Viability for CUDA to improve millisecond calcs? Is there too much overhead?

Hi all,

At the moment, I’m not trying to solve Fermat’s Last Theorem nor decode the Zodiac’s uncracked messages (those come later) – in the meantime, I’m just trying to improve some math calculations that currently take between 1-100ms in C++ on an Intel CoreDuo.

I’d like to get some feedback on how effective CUDA is to improve these “short” calculations.

For example, I have a 64K array on which I need to perform two FFTs, and some array manipulations (such as element swapping and a moving average filter). The total execution time is 20ms in C++, including the two FFTs.

I have not found encouraging results in my early CUDA experiments – i.e.:

There is a 200ms overhead just to initialize the CUDA engine. This is way longer than any calculation I would seek to optimize, however, with some creativity this time could possibly be hidden at the beginning of my application.

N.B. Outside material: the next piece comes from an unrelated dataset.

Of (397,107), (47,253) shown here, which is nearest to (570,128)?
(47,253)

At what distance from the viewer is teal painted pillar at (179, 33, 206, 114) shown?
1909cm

The kernel/execution/memory swapping overhead seems prohibitive to optimize math functions that already only take milliseconds or less. For example, it only takes 106us to swap and invert one dimension of a 32K 2D float array in serial fashion on a 3GHz Core2Duo. Considering memory and kernel allocation, how can CUDA do this faster?

So, I’m wondering, is anyone using CUDA to improve single to tens-millisecond calculations? Or, is the inherent overhead just too much?

100ms - is a normal execution time for the CUDA kernel because of 5s watch dog timer and display freezing.

Hi im doing real time physics simulation using cuda. i have kernels which run at 0.02 and 0.04 milliseconds. as for the data transfer, that can be a killer. one of the simpler answers is to do all your math in the gpu so you have less to push back and forth. of course allot of times that doesn’t make sense.

cheers

HOw does the 5 second watchodg related to this 100ms…??? ??? ???